“It’s true. He’s handsome, and smart, and takes care of me. You don’t do shit.”
“You’re right. I don’t do shit for you,” I mumbled, walking away, not wanting to deal with her crazed mind that morning.
As I walked, I became startled when a flying bowl glanced off my left ear, and shattered against the wall in front of me. Milk and shattered glass splashed all over me. My head tilted back toward Ma, and she had a sly smile on her lips.
“I need those windows cleaned today, Logan. Right now. I have a date coming to pick me up tonight and this place is disgusting!” she shouted. “And clean up that mess.”
My blood began to boil, because she was such a mess. How’d someone get so far gone in life? Once they were so far gone, was there any chance of them ever coming back? I miss you so much, Ma… “I’m not cleaning that up.”
“Yes you are.”
“Who are you going out on a date with, Ma?”
She sat up straight, as if she was some kind of royalty. “None of your business.”
“Really? Because I’m pretty sure the last person you went out on a date with was some scumbag who picked you up on a corner. The time before that it was my deadbeat father, and you came back with two broken ribs.”
“Don’t you dare talk about him like that. He’s good to us. Who do you think pays most of our rent? Because it definitely isn’t you.”
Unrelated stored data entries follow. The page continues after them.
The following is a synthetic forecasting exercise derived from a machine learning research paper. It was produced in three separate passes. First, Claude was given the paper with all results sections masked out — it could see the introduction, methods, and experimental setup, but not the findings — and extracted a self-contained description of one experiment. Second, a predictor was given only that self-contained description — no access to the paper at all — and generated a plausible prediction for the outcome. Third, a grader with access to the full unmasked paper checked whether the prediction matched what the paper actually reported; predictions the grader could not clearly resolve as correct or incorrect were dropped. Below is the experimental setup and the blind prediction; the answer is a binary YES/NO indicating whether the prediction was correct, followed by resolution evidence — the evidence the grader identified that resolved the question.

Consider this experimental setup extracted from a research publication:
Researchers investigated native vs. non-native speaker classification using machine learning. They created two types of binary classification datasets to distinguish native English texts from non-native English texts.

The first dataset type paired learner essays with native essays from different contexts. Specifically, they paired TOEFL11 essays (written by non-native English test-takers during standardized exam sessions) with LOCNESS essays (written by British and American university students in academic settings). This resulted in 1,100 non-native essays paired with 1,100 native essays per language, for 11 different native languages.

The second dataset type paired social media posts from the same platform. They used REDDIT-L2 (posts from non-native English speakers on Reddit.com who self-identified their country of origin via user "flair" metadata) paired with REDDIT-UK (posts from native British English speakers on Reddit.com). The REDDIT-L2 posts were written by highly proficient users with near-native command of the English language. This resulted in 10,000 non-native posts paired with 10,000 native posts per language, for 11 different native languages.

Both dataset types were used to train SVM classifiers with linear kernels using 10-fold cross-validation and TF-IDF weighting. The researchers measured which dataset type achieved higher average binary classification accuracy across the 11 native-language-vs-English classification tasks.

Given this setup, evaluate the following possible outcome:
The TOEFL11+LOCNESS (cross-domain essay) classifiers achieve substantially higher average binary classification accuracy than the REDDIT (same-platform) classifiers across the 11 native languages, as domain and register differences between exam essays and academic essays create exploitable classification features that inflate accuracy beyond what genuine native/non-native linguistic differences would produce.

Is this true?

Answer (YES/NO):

A just-graduated-high-school, almost eighteen-year-old who couldn’t make rent—I was such a loser.
“I pay half, which is more than you can say, and he’s nothing but a piece of shit.”
She slammed her hands on the table, irritated by my words. Her body had a slight tremble to it, and she was becoming more fidgety. “He’s more of a man than you could ever be!”
“Oh?” I asked, charging toward her, starting to search her pockets, knowing exactly what I would find. “He’s more a man? And why is that?” I questioned, finding the small baggie of cocaine in her back pocket. I dangled it in her face, and watched the panic spill over her face.
“Stop it!” she shouted, trying to grab it from me.
“No, I get it. He gives you this and that makes him a better man than I could ever be. He beats you, because he’s a better man. He spits in your face, and calls you shit, because he’s a better man than me. Right?”
She started tearing up, not at my words, because I was certain she rarely ever heard me, but she teared up from fear that her white, powdered friend was in danger. “Just give it to me, Lo! Stop!”
Her eyes were hollow, and it was almost as if I was fighting with a ghost. With a heavy sigh, I tossed the baggie on the table, and watched her wipe at her nose, before opening it up, finding her razorblade, and setting up two lines of coke on the dining room table.
“You’re a mess. You’re a goddamn mess, and you’re never going to get better,” I said as she sniffed up the powder.
“Says the boy who’s probably going to walk into his bedroom, shut the door, and snort up your own treat that your daddy gave you. He’s the big bad wolf, but little red riding hoodie boy keeps calling him back to get his fix. You think you’re any better than me or him?”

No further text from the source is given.